The death of John Lennon still reverberates as a defining moment for a generation and for the music world. A man who helped define rock and roll, a leader of the peace movement, an icon of the Baby Boom generation, his sudden death at the hands of Mark David Chapman took place on this day 35 years ago.
Chief of Detectives James Sullivan said Lennon and his wife, Yoko Ono, were walking into the enclosed courtyard of the Dakota at about 10:50 pm when five shots rang out.

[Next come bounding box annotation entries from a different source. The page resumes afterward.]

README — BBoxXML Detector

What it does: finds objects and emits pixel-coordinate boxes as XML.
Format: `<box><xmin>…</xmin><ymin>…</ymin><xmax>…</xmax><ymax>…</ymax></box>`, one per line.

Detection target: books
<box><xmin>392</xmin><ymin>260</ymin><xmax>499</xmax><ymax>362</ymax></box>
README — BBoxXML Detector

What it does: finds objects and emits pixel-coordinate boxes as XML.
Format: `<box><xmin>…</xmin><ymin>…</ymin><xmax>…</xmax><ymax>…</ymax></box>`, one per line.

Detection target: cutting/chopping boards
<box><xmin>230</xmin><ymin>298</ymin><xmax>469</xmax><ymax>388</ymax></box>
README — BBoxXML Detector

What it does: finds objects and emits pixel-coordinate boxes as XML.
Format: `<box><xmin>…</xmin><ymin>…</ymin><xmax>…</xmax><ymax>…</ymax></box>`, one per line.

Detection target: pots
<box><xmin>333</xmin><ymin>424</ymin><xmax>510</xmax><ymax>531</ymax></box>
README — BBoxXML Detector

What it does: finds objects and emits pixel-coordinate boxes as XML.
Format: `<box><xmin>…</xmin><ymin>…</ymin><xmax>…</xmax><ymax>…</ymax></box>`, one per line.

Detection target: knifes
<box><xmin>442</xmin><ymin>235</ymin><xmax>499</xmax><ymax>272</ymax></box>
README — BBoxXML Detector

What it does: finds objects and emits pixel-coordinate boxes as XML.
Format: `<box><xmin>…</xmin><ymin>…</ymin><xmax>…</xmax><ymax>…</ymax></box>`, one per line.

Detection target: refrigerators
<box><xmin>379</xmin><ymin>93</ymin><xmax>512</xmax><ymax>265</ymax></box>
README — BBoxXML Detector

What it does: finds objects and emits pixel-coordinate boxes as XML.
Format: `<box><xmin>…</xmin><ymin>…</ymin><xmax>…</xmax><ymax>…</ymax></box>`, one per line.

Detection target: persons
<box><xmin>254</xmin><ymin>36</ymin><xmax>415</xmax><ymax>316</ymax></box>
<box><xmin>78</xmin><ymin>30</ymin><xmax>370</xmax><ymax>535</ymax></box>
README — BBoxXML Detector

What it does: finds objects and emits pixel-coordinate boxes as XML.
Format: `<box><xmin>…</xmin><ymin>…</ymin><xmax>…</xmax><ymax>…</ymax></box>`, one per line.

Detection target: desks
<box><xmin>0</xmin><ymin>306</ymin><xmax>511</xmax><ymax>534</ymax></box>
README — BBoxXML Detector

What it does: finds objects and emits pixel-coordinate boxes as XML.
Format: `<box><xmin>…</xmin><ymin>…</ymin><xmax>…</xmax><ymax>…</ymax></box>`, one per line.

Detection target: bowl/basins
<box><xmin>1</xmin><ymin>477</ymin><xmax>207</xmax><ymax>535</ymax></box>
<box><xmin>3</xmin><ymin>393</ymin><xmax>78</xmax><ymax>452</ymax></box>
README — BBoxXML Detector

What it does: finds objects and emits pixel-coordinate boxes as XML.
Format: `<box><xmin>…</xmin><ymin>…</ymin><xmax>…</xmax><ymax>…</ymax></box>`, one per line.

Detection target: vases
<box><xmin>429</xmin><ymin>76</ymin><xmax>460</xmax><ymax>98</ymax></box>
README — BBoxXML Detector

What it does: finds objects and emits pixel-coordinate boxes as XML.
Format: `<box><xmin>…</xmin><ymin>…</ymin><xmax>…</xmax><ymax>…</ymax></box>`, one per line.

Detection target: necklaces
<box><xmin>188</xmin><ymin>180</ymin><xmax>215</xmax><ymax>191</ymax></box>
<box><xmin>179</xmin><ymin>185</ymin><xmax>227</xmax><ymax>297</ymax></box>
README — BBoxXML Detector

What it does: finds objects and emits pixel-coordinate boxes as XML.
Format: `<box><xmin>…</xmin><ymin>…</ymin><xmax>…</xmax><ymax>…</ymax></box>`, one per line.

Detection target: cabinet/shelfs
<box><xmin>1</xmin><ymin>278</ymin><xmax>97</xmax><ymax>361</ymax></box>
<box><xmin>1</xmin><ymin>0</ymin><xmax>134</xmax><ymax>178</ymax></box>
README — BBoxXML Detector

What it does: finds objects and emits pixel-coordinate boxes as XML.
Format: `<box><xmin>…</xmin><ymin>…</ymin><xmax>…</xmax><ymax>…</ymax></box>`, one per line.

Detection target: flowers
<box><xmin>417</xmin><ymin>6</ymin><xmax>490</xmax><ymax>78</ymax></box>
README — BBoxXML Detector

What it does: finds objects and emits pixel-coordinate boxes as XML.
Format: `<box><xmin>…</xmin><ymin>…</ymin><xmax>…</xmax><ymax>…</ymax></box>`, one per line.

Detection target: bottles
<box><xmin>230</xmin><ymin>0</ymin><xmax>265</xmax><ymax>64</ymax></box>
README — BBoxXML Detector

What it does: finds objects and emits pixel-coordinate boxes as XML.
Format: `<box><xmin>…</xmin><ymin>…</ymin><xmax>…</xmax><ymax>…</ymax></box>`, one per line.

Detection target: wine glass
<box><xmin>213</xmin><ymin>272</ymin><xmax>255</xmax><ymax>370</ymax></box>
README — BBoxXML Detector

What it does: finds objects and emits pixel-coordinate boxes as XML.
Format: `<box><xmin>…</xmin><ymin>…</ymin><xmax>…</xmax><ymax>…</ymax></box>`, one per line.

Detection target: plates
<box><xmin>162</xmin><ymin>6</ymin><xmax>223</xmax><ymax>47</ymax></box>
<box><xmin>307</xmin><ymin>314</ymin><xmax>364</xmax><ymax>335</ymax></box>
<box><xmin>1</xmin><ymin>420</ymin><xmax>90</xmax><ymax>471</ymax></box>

Lennon staggered up a few steps into the building and collapsed, he said.
Police Officer Anthony Palma, who was one of the first officers to arrive, said Lennon’s wife became hysterical when doctors told her he was dead.
“Tell me it isn’t true,” he quoted her as crying.
In an interview earlier that year – his first major interview in five years – Lennon said he wanted to leave The Beatles as early as 1966, but did not make the move until four years later because he “just didn’t have the guts.”
The seed for The Beatles band dates to 1955 when Lennon met McCartney at a church in Liverpool, England. They started performing as a duo called The Quarrymen and were joined three years later by Harrison.
Starr did not come into the band until 1962 – a year before The Beatles hit the top of the charts in Britain with Please Please Me.
“Beatlemania” did not cross the ocean to the United States until 1964.